The neoclassical paradigm deals with the relationship between people and things - the "efficient allocation of resources". In this theoretical framework, "externality - social relations among people established through things - is considered as an extra-economic phenomenon which should be incorporated into economic paradigm. Therefore, "internalizing" is a way of dealing with social relations among people as if it were a relationship between people and things - travestying an issue of power into a question of efficient allocation. As A. Lerner asserts, "this solution would consist of transforming conflict - a political issue - into an economic transaction; and an economic transaction is a resolved political problem" (Lerner, 1972). In the field of social appropriation of the environment, there is much to be done in order to reveal the nature of the political conflicts at stake before considering them resolved through their insertion in the economic sphere.

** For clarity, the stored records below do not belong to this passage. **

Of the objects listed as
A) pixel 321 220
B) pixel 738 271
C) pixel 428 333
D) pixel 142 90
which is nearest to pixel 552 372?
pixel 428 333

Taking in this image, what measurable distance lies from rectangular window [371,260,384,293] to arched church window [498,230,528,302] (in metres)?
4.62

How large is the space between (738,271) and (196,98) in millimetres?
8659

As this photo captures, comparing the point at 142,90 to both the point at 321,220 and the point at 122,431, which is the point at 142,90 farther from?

In the conceptions that intend to reach a "right price" for commodities through the "internalization of costs", we find three associated theoretical traditions: the classical notion that costs ("natural values") determine prices; the neoclassical idea that market prices promote an efficient allocation of resources; and elements of the medieval theory of a "fair price". The notion of "right price" would extend to the environmental domain the scholastic idea of promoting justice via the price system.
Starting from the Aristotelian notion of "commutative justice", Saint Thomas Aquinas argued that things exchanged should have the same value - based on the "fair price" - otherwise, one of the parties would lose out. Born as a reaction to the interference of the market in the traditional political society, this concept of economic justice was abandoned in the XVII-XVIII centuries, as incompatible with market determination of values (MacPherson, 1991).

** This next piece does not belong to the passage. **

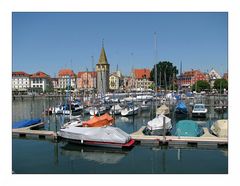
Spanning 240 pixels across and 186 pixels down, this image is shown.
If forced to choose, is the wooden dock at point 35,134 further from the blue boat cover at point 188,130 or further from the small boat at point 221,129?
the small boat at point 221,129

On the other hand, Hobbes' notion of economic justice has led to the adherence to contracts of purchase, sales, rent, loan, etc. - economic relationships which fall beyond any intentional action based on ethical criteria. For Hobbes, the "fair" value was that one agreed upon by the contracting parties (Hobbes apud MacPherson, 1991) Therefore, the market was running over the ethical criteria of scholastic economic justice and prices started to express the relationship of forces among the different actors in the market - sellers and buyers, creditors and debtors.

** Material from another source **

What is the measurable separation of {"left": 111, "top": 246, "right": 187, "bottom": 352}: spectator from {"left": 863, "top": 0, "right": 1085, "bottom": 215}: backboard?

In the XIX century, the Ricardian socialists (Thompson, Hogdskin) believed that the value of wages was lower than actual "labor value". Therefore, they would denounce the existence of a fraud to be corrected by a fair payment ("integral") of the work performed by wage earners. Marx, separating the concept of labor from labor power, sought to deny any fraud, suggesting that wages were paid according the value of labor power (that is, according to what the workers "cost" and not according to their production). He demonstrated, in the words of Joan Robinson, that the "system was not unfair within its own rules" (Robinson, 1979). Therefore, simple wage increases, although relevant, would not eliminate the workers' exploitation.